_Exercise directions_
Quote the lines from the line holding "How far are" to the very end of the listing, exactly, and no others.

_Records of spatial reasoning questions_
● ● ●

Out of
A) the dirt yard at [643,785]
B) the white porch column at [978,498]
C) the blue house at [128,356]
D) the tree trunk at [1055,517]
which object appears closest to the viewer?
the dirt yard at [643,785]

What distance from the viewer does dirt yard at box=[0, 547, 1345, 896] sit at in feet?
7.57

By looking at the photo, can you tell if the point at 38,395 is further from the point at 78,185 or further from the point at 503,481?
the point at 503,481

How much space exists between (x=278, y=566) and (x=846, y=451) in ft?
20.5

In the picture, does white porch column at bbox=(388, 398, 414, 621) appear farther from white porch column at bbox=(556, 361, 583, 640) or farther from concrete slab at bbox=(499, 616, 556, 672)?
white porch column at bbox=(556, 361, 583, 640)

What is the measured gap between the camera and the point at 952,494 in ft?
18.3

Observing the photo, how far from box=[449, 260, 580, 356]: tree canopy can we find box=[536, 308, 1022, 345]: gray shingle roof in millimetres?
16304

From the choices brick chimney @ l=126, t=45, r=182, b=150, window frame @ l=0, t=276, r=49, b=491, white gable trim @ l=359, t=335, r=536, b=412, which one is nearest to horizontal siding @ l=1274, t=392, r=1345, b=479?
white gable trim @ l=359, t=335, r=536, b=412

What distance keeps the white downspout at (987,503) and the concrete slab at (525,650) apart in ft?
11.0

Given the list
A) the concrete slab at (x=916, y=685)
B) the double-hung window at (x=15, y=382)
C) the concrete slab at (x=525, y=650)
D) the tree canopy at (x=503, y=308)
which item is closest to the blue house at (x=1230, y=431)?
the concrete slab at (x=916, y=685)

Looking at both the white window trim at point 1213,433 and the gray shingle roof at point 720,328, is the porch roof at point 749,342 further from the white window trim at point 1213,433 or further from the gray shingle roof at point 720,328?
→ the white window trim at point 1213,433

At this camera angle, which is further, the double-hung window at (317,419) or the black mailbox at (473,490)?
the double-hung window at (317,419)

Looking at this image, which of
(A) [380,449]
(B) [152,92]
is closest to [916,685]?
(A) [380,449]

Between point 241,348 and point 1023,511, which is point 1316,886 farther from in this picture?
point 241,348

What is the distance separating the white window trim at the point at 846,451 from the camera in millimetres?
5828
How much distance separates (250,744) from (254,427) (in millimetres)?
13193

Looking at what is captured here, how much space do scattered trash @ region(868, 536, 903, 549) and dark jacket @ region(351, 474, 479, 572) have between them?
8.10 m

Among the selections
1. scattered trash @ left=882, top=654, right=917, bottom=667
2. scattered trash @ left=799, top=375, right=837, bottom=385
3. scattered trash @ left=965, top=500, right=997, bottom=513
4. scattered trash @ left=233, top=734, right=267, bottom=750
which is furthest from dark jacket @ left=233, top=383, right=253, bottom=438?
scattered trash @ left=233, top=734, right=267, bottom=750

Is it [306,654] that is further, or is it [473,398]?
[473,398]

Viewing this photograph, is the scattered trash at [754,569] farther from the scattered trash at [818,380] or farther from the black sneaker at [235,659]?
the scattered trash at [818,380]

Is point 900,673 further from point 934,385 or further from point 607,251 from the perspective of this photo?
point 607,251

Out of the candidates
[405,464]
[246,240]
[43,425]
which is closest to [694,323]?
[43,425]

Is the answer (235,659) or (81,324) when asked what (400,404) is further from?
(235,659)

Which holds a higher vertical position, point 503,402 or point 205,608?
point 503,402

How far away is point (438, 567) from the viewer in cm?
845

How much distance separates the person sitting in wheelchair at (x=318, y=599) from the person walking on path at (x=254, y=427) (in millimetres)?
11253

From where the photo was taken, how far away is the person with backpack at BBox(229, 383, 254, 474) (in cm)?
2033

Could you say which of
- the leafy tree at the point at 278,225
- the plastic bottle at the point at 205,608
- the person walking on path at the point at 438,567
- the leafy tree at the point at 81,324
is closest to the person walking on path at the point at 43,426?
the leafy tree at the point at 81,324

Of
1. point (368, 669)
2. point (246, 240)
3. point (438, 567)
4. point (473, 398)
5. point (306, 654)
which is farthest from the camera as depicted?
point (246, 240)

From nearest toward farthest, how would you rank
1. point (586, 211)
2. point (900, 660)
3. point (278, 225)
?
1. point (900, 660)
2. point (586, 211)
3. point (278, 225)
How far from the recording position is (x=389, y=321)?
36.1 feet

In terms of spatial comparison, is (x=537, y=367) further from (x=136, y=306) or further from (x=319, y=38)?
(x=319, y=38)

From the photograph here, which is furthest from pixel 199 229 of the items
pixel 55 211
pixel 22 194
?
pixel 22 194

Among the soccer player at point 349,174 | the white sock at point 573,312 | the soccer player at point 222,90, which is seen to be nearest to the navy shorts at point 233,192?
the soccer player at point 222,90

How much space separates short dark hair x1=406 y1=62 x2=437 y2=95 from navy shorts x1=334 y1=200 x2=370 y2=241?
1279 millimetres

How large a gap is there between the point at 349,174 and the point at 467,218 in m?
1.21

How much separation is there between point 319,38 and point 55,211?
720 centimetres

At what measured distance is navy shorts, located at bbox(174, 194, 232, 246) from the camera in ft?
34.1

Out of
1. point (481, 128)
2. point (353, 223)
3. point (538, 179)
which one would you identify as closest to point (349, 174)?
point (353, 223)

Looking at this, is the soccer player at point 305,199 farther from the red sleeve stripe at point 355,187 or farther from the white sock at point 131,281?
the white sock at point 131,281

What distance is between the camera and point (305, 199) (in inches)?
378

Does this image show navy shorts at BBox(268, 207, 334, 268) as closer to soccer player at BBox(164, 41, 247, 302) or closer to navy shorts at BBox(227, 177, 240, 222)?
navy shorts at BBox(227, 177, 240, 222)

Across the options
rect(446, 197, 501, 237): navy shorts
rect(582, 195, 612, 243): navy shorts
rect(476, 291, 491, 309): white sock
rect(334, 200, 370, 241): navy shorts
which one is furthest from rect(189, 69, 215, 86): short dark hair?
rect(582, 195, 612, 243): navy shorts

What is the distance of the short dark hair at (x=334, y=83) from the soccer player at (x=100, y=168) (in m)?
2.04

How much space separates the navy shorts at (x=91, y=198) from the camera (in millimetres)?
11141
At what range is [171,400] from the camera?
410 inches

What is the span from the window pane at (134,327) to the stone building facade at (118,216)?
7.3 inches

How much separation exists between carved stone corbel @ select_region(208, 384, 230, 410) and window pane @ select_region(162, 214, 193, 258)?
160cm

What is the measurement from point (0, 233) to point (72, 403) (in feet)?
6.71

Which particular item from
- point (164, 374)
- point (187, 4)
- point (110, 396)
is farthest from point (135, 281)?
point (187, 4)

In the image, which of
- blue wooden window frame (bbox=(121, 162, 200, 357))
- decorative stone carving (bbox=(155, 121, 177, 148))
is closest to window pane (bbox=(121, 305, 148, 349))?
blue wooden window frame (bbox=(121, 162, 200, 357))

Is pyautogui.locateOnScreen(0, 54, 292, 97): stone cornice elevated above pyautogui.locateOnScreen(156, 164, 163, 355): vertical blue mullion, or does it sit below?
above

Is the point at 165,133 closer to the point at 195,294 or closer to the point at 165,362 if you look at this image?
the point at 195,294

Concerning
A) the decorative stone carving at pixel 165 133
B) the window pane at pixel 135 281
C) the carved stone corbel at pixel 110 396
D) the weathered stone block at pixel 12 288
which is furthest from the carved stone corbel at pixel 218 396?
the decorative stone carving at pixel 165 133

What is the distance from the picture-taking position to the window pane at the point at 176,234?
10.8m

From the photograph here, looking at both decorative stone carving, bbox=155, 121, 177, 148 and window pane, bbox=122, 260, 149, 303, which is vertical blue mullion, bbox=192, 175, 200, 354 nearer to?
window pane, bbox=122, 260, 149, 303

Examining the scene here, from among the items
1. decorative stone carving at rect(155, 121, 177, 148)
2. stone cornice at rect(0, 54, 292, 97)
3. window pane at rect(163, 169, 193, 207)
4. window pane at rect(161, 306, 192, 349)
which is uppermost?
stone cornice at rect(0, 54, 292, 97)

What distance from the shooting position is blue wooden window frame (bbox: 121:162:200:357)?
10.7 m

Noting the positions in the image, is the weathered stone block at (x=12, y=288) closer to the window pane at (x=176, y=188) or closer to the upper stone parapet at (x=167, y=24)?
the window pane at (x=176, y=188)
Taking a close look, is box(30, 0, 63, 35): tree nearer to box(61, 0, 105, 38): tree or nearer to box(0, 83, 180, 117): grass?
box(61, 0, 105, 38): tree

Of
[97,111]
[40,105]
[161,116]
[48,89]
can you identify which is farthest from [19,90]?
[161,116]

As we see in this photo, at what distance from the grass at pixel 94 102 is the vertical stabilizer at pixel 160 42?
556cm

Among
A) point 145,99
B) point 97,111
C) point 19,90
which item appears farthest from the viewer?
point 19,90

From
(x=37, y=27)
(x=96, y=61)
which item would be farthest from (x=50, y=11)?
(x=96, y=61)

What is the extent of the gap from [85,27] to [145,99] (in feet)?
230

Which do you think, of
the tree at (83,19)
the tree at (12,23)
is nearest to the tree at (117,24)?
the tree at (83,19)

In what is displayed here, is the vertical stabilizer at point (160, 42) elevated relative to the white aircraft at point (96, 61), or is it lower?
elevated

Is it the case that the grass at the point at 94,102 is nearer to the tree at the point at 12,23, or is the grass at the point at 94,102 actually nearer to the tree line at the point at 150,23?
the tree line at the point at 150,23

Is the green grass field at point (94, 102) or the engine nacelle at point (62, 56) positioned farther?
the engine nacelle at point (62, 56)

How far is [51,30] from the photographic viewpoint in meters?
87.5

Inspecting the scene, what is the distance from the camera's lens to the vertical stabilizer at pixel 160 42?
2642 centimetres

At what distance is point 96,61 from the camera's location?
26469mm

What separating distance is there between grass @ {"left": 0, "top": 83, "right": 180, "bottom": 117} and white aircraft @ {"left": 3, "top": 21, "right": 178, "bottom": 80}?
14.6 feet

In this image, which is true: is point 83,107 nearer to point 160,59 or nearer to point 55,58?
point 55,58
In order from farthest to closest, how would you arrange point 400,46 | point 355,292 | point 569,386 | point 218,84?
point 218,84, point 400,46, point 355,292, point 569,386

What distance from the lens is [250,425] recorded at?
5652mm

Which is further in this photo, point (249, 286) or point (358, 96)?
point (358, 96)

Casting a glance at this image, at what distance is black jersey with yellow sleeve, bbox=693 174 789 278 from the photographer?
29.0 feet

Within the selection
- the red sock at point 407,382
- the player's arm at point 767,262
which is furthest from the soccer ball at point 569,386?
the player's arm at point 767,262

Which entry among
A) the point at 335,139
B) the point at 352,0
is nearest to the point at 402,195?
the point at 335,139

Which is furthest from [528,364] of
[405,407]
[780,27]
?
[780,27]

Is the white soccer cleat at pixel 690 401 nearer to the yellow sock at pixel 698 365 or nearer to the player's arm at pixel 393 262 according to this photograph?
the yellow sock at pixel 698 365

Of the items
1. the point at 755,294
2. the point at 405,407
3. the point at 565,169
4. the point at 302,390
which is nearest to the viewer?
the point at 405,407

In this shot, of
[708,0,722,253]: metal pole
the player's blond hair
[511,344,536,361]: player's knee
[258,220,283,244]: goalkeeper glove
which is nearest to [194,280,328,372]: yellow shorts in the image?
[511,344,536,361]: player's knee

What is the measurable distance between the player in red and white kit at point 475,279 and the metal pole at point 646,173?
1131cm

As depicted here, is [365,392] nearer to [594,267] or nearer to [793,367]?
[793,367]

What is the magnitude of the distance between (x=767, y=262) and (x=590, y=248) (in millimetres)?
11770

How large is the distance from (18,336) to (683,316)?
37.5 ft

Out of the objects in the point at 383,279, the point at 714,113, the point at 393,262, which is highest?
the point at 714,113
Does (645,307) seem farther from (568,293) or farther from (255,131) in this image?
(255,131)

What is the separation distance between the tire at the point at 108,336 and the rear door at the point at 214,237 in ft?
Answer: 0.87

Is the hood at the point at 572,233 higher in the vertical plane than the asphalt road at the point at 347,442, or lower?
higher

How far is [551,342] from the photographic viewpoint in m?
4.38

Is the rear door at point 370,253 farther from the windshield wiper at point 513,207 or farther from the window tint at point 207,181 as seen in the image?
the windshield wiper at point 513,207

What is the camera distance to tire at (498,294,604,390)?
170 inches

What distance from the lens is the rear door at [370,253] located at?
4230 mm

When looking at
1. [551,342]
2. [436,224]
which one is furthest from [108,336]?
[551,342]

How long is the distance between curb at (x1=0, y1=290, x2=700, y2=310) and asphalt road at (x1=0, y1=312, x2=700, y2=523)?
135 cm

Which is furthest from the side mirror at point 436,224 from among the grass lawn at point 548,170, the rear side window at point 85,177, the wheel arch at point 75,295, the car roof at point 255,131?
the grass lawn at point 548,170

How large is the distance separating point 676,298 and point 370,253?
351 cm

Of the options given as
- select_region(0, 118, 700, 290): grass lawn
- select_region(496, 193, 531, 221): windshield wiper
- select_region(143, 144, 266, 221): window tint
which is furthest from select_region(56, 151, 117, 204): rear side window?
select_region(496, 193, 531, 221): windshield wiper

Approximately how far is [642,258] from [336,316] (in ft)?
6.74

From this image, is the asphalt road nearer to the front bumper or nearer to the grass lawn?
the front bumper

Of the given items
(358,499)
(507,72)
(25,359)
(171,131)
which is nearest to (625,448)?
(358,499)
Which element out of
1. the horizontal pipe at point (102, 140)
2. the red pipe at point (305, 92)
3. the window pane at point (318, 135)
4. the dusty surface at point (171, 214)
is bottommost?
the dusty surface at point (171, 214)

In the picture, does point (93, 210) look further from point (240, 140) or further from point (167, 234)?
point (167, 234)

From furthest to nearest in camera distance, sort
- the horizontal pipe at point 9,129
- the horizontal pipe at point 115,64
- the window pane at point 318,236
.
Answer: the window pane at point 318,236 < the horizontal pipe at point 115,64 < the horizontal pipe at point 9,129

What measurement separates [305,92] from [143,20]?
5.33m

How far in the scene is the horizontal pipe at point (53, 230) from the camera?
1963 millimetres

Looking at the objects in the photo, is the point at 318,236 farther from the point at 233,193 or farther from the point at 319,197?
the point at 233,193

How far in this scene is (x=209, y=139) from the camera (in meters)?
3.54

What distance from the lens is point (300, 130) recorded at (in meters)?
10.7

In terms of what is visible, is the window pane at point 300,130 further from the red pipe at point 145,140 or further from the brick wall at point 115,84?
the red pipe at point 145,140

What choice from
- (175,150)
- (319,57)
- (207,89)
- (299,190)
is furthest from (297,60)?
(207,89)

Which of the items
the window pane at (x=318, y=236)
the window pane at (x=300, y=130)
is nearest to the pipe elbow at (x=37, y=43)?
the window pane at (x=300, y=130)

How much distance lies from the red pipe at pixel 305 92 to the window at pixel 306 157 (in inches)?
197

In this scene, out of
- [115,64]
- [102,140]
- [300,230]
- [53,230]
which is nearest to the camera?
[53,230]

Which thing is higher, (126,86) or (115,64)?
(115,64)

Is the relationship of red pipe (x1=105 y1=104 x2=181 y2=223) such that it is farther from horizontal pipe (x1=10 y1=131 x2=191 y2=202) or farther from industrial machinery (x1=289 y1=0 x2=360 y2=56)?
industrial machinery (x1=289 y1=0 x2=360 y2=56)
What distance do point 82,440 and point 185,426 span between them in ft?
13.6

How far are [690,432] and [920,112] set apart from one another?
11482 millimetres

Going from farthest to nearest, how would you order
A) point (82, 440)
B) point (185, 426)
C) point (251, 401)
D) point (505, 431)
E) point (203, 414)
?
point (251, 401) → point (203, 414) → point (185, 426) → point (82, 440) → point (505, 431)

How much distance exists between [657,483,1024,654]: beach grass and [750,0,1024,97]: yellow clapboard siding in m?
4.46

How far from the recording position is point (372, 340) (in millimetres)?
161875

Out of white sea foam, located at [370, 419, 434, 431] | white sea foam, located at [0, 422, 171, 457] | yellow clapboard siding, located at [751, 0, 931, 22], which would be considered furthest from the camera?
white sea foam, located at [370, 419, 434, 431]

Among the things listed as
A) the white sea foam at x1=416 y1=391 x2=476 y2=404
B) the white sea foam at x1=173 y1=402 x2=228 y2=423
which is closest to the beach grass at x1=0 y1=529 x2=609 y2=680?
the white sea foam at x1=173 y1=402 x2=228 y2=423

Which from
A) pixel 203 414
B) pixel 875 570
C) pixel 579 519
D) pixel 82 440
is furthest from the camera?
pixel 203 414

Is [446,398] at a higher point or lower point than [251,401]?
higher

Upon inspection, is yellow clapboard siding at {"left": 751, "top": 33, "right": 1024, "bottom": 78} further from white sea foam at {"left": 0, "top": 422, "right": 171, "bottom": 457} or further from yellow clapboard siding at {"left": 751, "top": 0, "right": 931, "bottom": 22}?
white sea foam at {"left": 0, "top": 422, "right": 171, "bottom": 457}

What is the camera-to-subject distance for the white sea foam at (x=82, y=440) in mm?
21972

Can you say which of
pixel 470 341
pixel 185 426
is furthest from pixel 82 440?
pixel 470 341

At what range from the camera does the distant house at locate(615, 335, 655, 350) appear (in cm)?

● ● ●

_Reply_
How far are [690,432] and [920,112] set apart from one another?
11482 millimetres

Going from farthest to nearest, how would you order
A) point (82, 440)
B) point (185, 426)
C) point (251, 401)
D) point (505, 431)
E) point (203, 414)
?
point (251, 401) → point (203, 414) → point (185, 426) → point (82, 440) → point (505, 431)

How much distance exists between [657,483,1024,654]: beach grass and [750,0,1024,97]: yellow clapboard siding in m?
4.46

How far from the recording position is point (372, 340) (in millimetres)?
161875

Out of white sea foam, located at [370, 419, 434, 431] | white sea foam, located at [0, 422, 171, 457] | yellow clapboard siding, located at [751, 0, 931, 22], which would be considered furthest from the camera?
white sea foam, located at [370, 419, 434, 431]

Among the things listed as
A) the white sea foam at x1=416 y1=391 x2=476 y2=404
B) the white sea foam at x1=173 y1=402 x2=228 y2=423
which is closest to the beach grass at x1=0 y1=529 x2=609 y2=680?
the white sea foam at x1=173 y1=402 x2=228 y2=423

Which from
A) pixel 203 414
B) pixel 875 570
C) pixel 579 519
D) pixel 82 440
is furthest from the camera?
pixel 203 414

Is [446,398] at a higher point or lower point than [251,401]?
higher

Upon inspection, is yellow clapboard siding at {"left": 751, "top": 33, "right": 1024, "bottom": 78} further from white sea foam at {"left": 0, "top": 422, "right": 171, "bottom": 457} or further from yellow clapboard siding at {"left": 751, "top": 0, "right": 931, "bottom": 22}?
white sea foam at {"left": 0, "top": 422, "right": 171, "bottom": 457}

What is the camera-to-subject distance for the white sea foam at (x=82, y=440) in mm?
21972

Can you say which of
pixel 470 341
pixel 185 426
is furthest from pixel 82 440?
pixel 470 341

At what range from the camera does the distant house at locate(615, 335, 655, 350) appear (in cm)?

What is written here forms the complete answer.